Onboard the Norwegian Dawn, delegates to the Logistics Forum received a basic outline of why companies overspend for logistics from Tom Mulherin, president of New England Cost Containment Inc. The reasons included difficulties with change management and the volume myth.

Organizational integration is easier with simple metrics, said Mulherin. Make measurements easy to understand, ensure they encourage appropriate behavior, measure only key performance indicators, and ask yourself if the benefits of reporting metrics outweigh the cost of reporting them, he explained. And when making a change, ensure that the change will have a positive impact on at least one critical cost area.

Keep in mind that changing a supplier is a change in the organization, he cautioned. Mulherin's point is that suppliers are integrated into the cost structure and the operations of the organization and making a change will affect a number of facets of both. Resistance to new supplies is often the result of a lack of ownership for the cost savings the change would bring. In addition, long-standing supplier relationships and "back door selling" techniques used by a supplier tend to foster resistance to change. Working inside the organization to effect change is a delicate balance of selling hard and soft benefits and involving users in the choice - including developing and rating supplier qualifications, site visits, and ownership of the result.

There's also a myth prevalent among large companies that the bigger you are, the better you do on prices, said Mulherin. Less-than-truckload carriers pay attention to your volumes, he says, but small package pricing is very negotiable and the little guy tends to do as well as the larger company. Ocean pricing, however, is a narrow band across the board with neither large nor small shippers seeing much leverage. Recently, parcel carriers got what appeared to be a small increase of 1.9%, but the actual cost impact was substantially more because of increases in other areas like accessorials, said Mulherin. One solution he urged was packaging improvements. The benefit comes from increased cube utilization.

Mulherin concludes that there are two standards for purchases: one for material, one for carriers.
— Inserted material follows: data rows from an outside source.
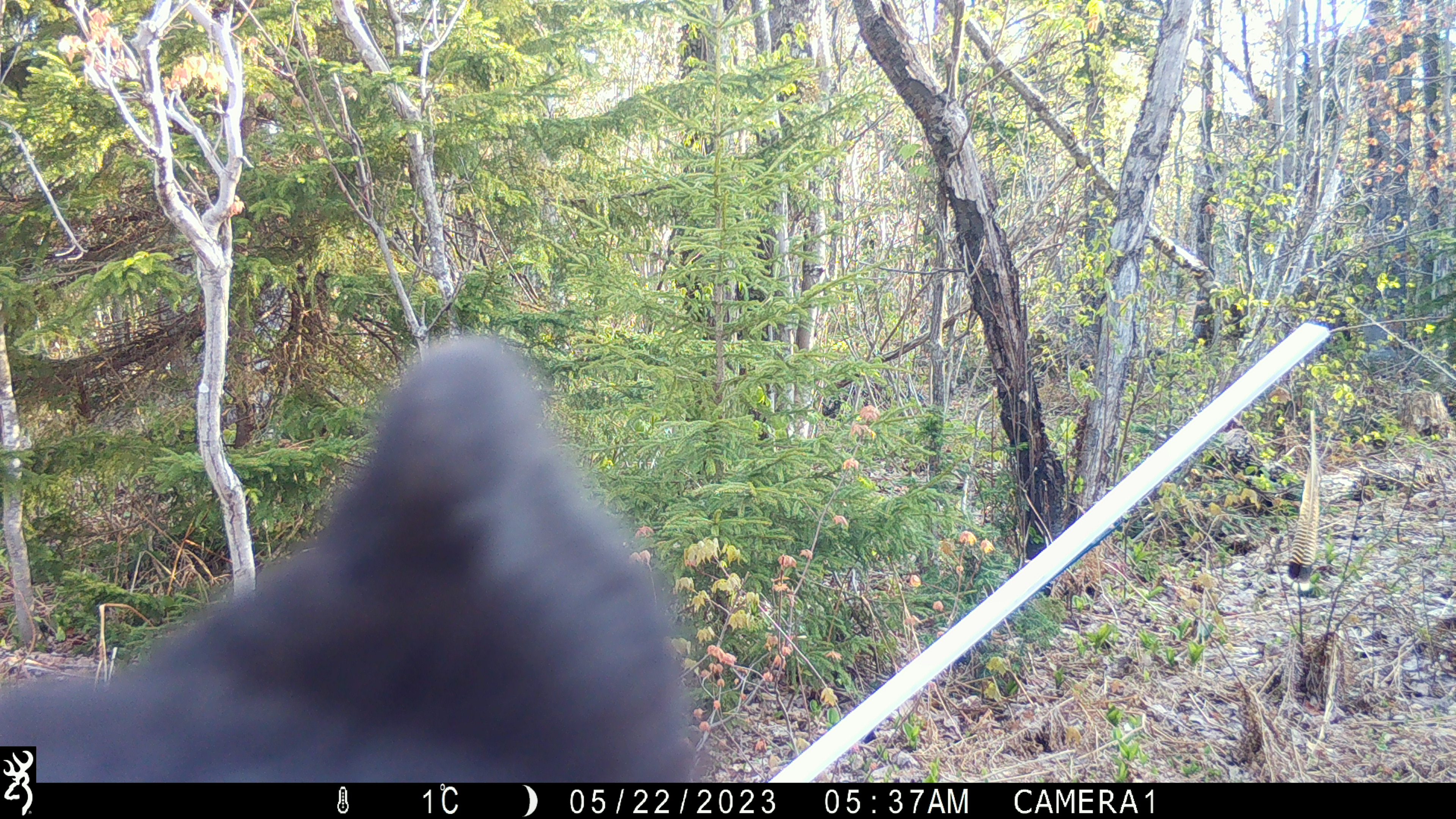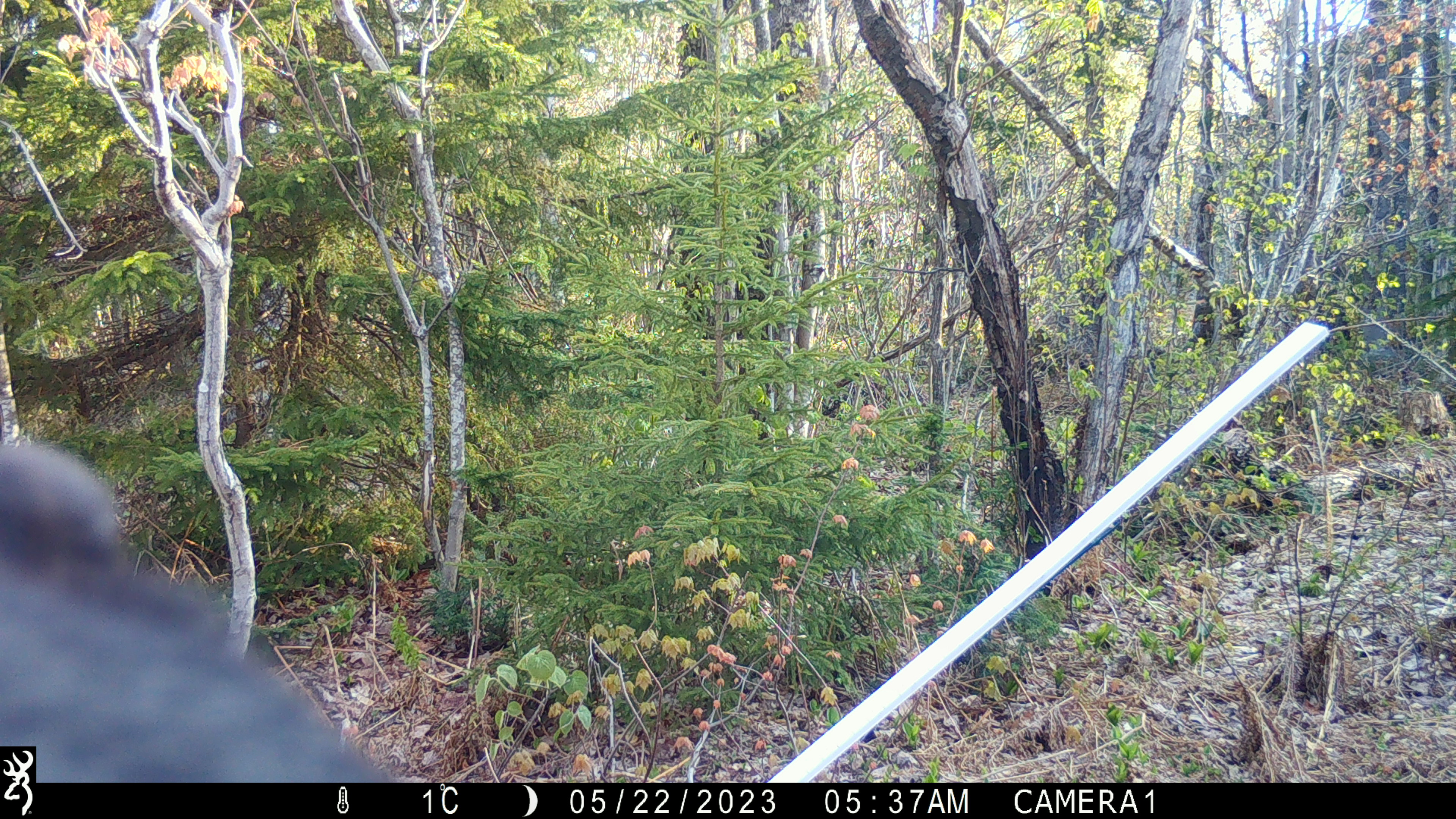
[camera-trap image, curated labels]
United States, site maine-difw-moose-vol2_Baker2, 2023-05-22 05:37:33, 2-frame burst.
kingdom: Animalia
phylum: Chordata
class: Mammalia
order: Carnivora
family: Ursidae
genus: Ursus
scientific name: Ursus americanus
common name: black bear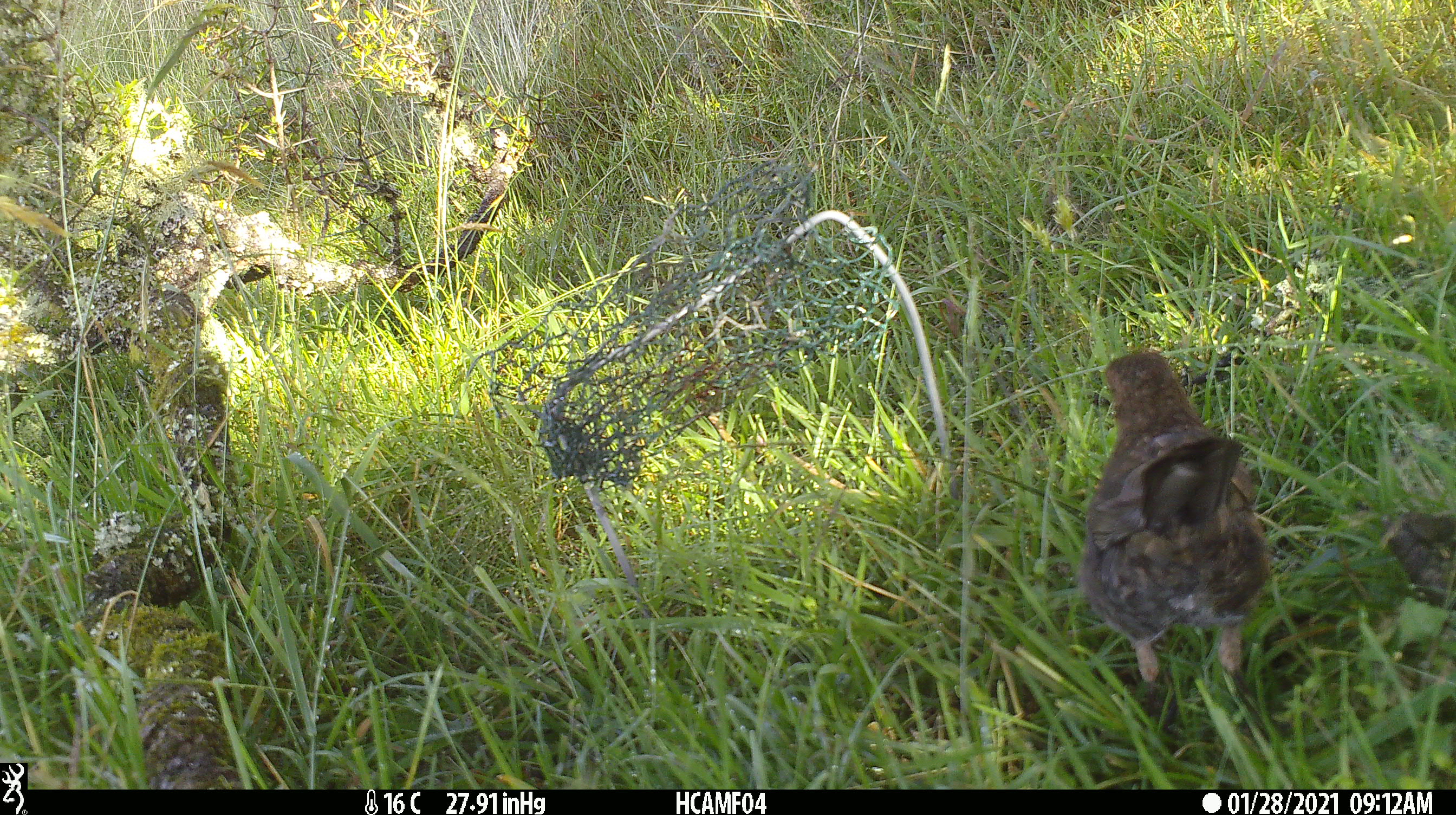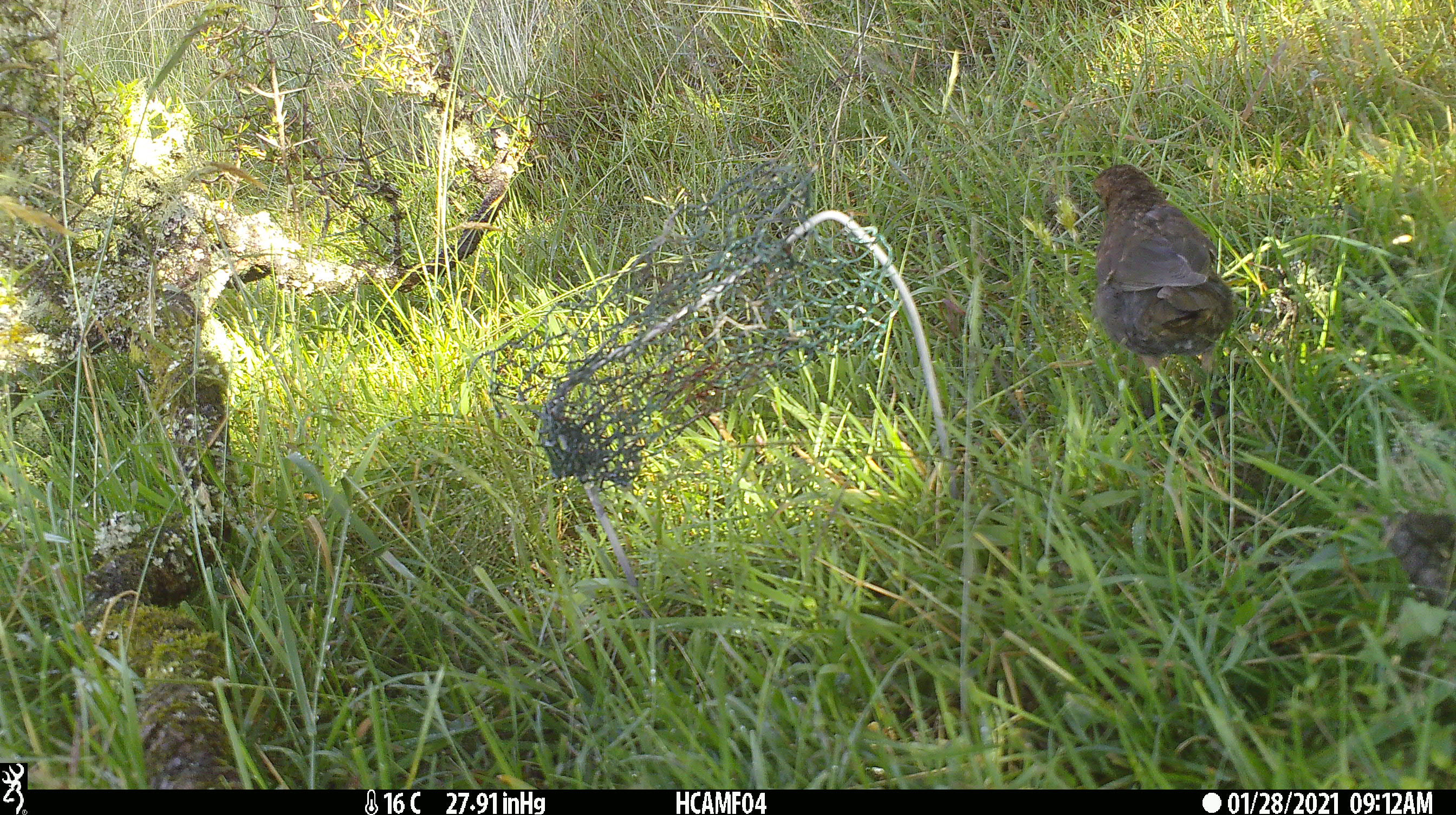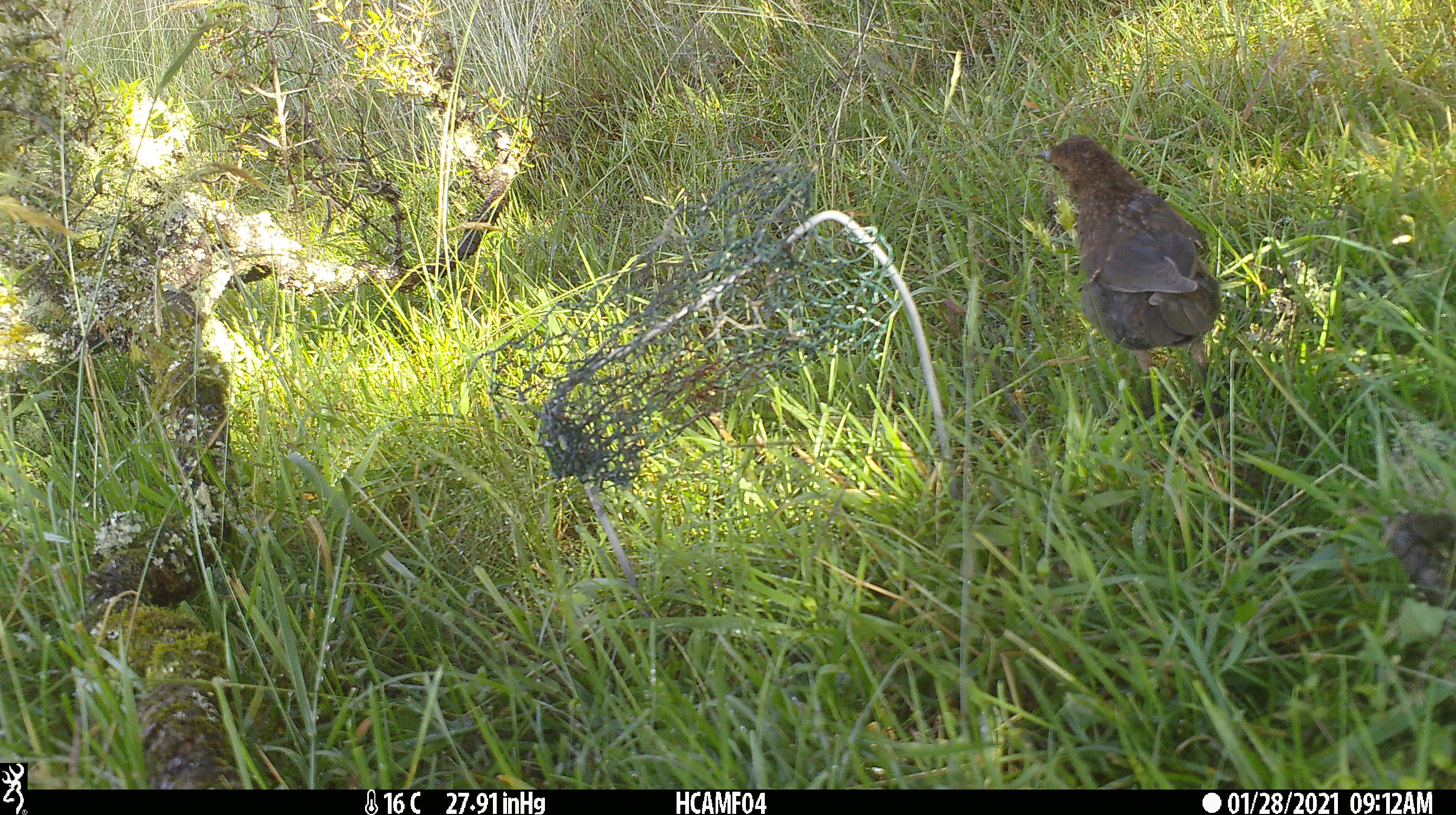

But, transportation purchases have not had the rigorous process many organizations apply to materials procurement, he points out. "It's a matter of, 'He gave me a 5% discount, so let's switch.'" The Center for Advanced Purchasing Management has studied purchasing patterns and concludes a high percentage of purchasing takes place outside of the purchasing department. It seems clear from Mulherin's comments transportation purchasing is often handled far from the transportation expertise. We've seen a greater sharing of information, but not liability, said Mulherin. He uses a personal anecdote from his corporate career where his department embarked on a rigorous cost containment effort only to have the entire savings erased by a bad sales decision where a buyer offered ten cents more if the company would cover the shipping costs. The part his company was selling cost over a dollar to ship, Mulherin said, virtually eliminating the benefits of his department's efforts to cut costs, hence Mulherin's argument for sharing both information and accountability.